▶ _EXERCISE_
Can you print out, unchanged, every line of the data from the one containing "How distantly placed" through the final line of the data, both ends included?
>> Start GIVEN RECORDS
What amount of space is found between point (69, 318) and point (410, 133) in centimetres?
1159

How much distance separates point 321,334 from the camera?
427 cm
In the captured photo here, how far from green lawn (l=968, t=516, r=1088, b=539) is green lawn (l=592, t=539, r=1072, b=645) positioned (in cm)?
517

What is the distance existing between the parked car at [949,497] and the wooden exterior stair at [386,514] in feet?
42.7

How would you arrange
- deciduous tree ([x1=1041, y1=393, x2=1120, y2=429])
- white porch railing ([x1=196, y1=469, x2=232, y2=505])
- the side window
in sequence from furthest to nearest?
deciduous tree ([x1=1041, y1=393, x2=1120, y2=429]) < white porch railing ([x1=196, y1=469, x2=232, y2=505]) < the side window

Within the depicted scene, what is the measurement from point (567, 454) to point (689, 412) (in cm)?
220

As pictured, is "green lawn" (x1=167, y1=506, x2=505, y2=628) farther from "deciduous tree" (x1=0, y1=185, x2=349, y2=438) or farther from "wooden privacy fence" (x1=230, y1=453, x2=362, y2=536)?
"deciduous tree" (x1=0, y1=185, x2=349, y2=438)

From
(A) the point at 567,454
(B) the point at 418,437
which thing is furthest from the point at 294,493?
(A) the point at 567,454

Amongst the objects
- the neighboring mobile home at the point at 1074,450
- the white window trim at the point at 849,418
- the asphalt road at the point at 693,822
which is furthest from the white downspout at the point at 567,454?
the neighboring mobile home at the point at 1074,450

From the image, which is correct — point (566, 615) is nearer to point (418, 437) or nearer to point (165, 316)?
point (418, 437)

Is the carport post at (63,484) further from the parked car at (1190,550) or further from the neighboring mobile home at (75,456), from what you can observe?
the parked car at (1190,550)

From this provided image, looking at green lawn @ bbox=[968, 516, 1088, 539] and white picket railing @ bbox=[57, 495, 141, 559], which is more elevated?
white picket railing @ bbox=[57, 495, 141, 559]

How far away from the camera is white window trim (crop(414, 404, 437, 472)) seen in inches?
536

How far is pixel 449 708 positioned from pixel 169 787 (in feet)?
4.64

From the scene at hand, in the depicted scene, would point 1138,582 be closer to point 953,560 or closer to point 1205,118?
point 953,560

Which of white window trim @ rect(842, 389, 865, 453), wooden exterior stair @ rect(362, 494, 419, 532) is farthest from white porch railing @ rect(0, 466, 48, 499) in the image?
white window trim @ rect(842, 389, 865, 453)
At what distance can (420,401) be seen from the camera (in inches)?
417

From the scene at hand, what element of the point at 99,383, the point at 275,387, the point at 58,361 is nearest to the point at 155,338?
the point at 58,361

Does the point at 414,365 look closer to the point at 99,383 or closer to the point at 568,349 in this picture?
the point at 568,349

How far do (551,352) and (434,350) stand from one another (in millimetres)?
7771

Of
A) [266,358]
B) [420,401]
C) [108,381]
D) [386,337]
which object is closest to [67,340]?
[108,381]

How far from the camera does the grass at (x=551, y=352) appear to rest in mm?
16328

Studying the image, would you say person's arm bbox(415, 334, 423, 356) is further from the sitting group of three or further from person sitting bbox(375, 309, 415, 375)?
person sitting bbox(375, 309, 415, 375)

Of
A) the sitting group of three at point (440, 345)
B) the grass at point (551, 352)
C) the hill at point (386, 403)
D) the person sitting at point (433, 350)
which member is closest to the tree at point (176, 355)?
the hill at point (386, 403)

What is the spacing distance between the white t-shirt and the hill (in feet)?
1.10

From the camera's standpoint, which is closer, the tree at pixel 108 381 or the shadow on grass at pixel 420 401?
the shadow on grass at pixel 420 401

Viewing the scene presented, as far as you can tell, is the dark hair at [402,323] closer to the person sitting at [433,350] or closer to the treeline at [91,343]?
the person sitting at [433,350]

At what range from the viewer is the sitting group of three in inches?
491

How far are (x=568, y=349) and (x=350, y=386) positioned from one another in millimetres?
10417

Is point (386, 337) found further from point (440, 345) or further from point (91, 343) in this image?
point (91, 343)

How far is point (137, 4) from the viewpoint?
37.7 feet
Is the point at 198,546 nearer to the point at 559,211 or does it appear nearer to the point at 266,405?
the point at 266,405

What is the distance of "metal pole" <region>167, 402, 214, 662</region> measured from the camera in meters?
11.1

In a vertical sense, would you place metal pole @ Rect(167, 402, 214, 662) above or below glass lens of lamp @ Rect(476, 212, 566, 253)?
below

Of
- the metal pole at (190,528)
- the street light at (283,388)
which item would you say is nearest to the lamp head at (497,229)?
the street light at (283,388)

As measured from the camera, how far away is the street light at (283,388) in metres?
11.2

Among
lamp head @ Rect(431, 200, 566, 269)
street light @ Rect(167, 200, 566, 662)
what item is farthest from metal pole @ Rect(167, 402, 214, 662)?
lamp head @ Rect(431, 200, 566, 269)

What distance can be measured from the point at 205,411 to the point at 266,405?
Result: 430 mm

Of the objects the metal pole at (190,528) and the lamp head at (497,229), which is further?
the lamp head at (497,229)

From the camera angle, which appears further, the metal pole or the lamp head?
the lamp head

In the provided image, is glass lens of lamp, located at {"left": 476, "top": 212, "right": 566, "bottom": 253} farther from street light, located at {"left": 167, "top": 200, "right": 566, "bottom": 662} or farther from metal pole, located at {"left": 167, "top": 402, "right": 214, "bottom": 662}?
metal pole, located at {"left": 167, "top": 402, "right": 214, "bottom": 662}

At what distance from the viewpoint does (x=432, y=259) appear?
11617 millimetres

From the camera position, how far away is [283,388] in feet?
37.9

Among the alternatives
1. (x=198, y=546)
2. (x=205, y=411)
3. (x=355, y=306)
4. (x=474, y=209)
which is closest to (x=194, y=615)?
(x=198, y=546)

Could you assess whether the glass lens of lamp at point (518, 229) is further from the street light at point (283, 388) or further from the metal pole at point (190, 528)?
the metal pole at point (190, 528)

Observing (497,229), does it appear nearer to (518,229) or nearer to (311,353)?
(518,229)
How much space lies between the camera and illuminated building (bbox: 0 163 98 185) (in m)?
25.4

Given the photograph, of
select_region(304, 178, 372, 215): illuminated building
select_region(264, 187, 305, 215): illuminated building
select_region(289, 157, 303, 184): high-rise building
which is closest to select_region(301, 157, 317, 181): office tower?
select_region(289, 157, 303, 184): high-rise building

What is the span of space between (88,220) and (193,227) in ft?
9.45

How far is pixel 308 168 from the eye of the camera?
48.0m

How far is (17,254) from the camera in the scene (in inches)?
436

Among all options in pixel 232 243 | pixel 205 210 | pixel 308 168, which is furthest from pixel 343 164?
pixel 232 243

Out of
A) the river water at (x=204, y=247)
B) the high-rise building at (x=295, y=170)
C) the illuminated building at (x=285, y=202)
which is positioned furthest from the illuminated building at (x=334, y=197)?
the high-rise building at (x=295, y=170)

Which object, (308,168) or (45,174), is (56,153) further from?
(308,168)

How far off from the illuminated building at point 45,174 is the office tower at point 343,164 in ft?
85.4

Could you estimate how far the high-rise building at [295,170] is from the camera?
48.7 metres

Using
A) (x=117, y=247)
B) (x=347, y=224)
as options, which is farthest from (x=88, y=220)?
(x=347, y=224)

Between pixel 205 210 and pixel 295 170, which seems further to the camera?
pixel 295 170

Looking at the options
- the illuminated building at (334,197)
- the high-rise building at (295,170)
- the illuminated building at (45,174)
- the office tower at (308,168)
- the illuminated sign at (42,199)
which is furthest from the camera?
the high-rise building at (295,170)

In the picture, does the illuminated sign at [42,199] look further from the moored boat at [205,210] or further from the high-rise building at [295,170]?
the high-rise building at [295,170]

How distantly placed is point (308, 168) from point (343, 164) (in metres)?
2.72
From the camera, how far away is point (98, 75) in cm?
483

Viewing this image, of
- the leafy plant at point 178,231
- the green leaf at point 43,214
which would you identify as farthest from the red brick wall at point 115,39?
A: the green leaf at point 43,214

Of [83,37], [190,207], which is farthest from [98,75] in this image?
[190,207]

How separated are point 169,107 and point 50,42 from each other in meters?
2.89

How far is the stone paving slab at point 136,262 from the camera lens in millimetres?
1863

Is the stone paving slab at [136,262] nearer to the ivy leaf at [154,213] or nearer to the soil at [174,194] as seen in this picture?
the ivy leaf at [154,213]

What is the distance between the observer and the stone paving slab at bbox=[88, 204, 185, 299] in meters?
>> End GIVEN RECORDS
▶ _TASK RESPONSE_
How distantly placed is point (308, 168) from point (343, 164) (in metres)?
2.72
From the camera, how far away is point (98, 75) in cm?
483

Viewing this image, of
- the leafy plant at point 178,231
- the green leaf at point 43,214
which would you identify as farthest from the red brick wall at point 115,39?
A: the green leaf at point 43,214

Of [83,37], [190,207], which is farthest from [98,75] in this image?
[190,207]

How separated are point 169,107 and point 50,42 from each other in meters?
2.89

How far is the stone paving slab at point 136,262 from the camera lens in millimetres?
1863

Is the stone paving slab at [136,262] nearer to the ivy leaf at [154,213] or nearer to the soil at [174,194] as seen in this picture?
the ivy leaf at [154,213]

What is the distance between the observer and the stone paving slab at bbox=[88, 204, 185, 299] in meters?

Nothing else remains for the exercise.